Looking back after a visit to the local market in Siam Reap, red tree ants were not a surprise to us. Our regular guide raves about them as a delicacy, served fermented or alone. But I cannot see any good reason for a western chef to use red ants in cooking unless his roots are closely connected. Having said that, it takes me back to the Noma dinner at Mandarin Oriental in Tokyo.
The service of raw Langoustine topped with red ants was borderline repulsive. That’s not to say that I haven’t ventured out to taste red ants but not in a metropolitan where there are so many other good options.
The shock value of using red ants was the aim of the chef – and it worked. Especially red ants on raw fish – yuck. What a terrible combination. The slight advantage (food speaking) is the texture – crunchy.

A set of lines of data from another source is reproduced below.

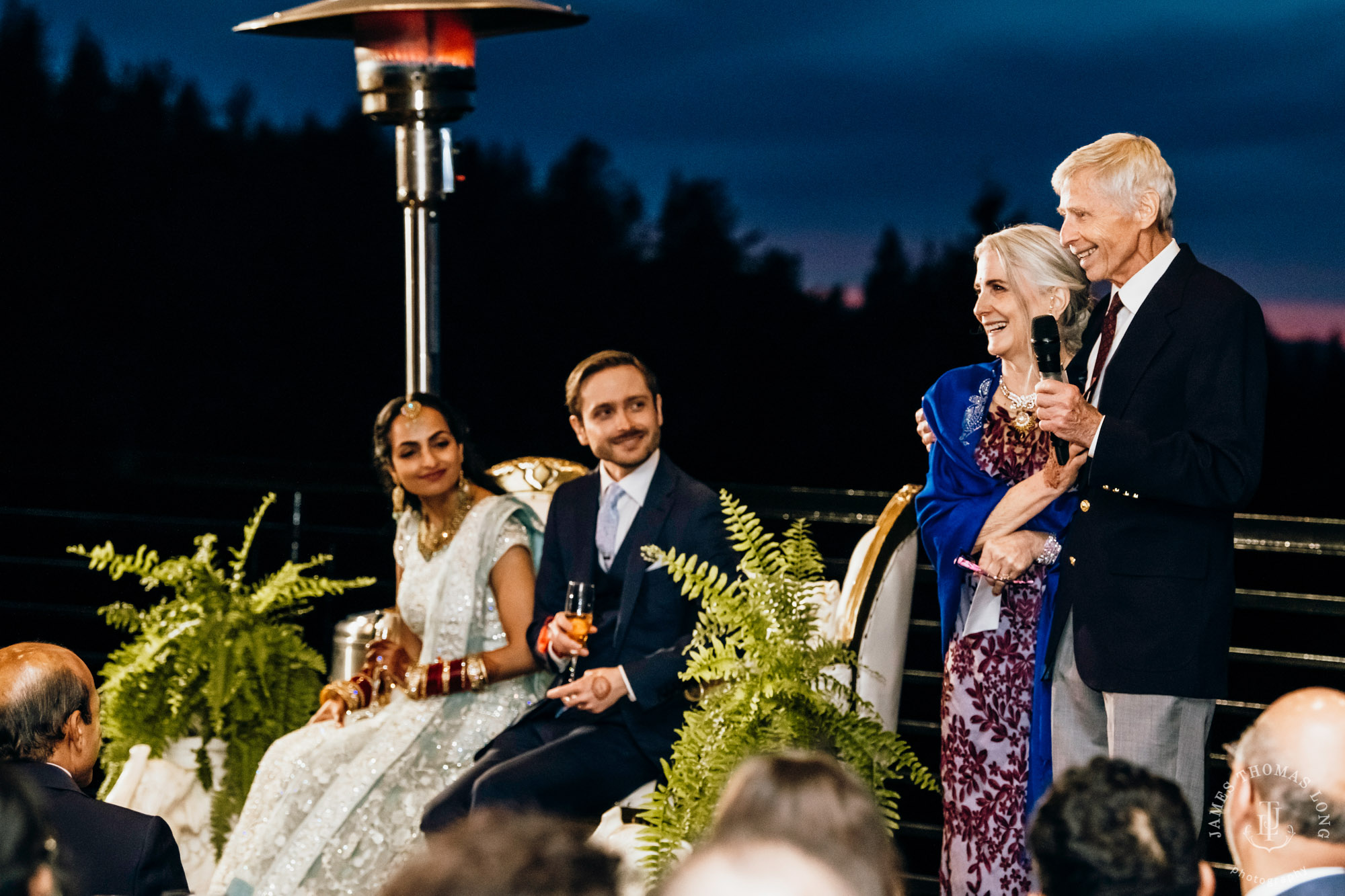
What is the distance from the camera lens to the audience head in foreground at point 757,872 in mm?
958

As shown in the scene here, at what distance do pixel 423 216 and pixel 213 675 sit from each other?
132 cm

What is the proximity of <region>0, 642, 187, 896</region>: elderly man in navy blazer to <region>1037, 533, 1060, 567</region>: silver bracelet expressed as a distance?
61.2 inches

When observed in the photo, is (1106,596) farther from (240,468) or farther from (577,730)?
(240,468)

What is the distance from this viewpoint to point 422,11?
3.62 metres

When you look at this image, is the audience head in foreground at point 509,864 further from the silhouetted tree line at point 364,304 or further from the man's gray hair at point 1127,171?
the silhouetted tree line at point 364,304

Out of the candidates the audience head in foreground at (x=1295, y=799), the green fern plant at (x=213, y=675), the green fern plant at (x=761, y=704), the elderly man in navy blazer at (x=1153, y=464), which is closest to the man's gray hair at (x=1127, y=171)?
Result: the elderly man in navy blazer at (x=1153, y=464)

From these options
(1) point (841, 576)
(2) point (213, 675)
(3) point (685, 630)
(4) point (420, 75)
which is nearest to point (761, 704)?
(3) point (685, 630)

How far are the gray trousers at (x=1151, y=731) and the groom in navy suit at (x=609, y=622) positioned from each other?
0.89m

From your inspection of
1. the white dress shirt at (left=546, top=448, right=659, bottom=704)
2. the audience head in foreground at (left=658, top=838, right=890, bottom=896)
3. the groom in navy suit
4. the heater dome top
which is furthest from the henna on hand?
the audience head in foreground at (left=658, top=838, right=890, bottom=896)

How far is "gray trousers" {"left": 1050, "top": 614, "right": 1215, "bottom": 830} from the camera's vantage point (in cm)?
237

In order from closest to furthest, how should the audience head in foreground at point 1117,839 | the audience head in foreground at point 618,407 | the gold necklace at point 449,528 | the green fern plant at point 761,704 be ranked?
the audience head in foreground at point 1117,839, the green fern plant at point 761,704, the audience head in foreground at point 618,407, the gold necklace at point 449,528

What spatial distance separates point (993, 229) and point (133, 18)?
878cm

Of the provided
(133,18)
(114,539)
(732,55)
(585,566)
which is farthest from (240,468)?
(732,55)

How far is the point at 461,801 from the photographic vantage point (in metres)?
3.05
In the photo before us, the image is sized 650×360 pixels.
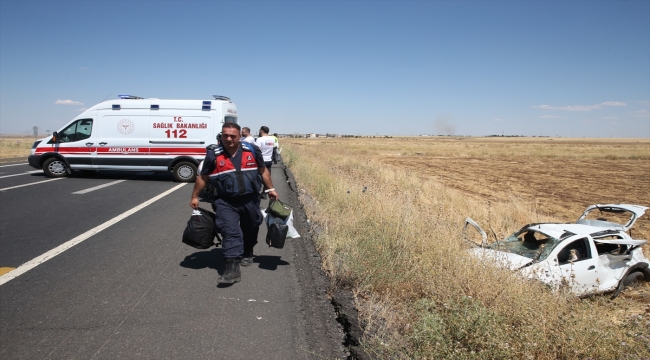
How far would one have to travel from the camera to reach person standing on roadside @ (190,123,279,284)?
4965 mm

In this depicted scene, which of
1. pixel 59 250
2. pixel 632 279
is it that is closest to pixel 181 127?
pixel 59 250

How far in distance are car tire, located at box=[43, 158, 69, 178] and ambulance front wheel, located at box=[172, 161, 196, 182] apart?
12.4 ft

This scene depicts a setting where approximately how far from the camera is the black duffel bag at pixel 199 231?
5.31 meters

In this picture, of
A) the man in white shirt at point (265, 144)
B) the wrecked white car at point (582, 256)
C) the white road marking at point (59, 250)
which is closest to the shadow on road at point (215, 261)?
the white road marking at point (59, 250)

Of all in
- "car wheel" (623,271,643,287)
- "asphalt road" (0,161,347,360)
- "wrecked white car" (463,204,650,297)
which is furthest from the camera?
"car wheel" (623,271,643,287)

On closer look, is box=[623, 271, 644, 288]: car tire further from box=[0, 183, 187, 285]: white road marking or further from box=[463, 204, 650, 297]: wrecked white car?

I forewarned the chef that I wouldn’t be interested. Having said that René Redzepi is a very nice, charming person, hard working and hip. That didn’t stop me from wondering why any world class chef would offer insects on his menu and especially to a Japanese audience. I know this is one of his signature dishes (eureka) he serves in Copenhagen but them again does it really justify using insects. There are so many other options and if you are after texture find another solution.
I guess its still early in the morning to decipher the brain code of a chef. At the same time, I am pondering over the El Bulli’s set of cooks books I received as a gift. They are truly incredible. When I visited the laboratory and offices of Ferran, I was astounded by by the rows of cabinets filled with processed foods from all over the globe – I thought how strange. Now I get it!
I felt dumbfounded when I met Ferran for the first time, and his laboratory was so small. After trying El Bulli several times, I never had the impression he was trying to impress, his genius was he was trying to invent a new language and he did. That was his genius and the proof is it is here to stay.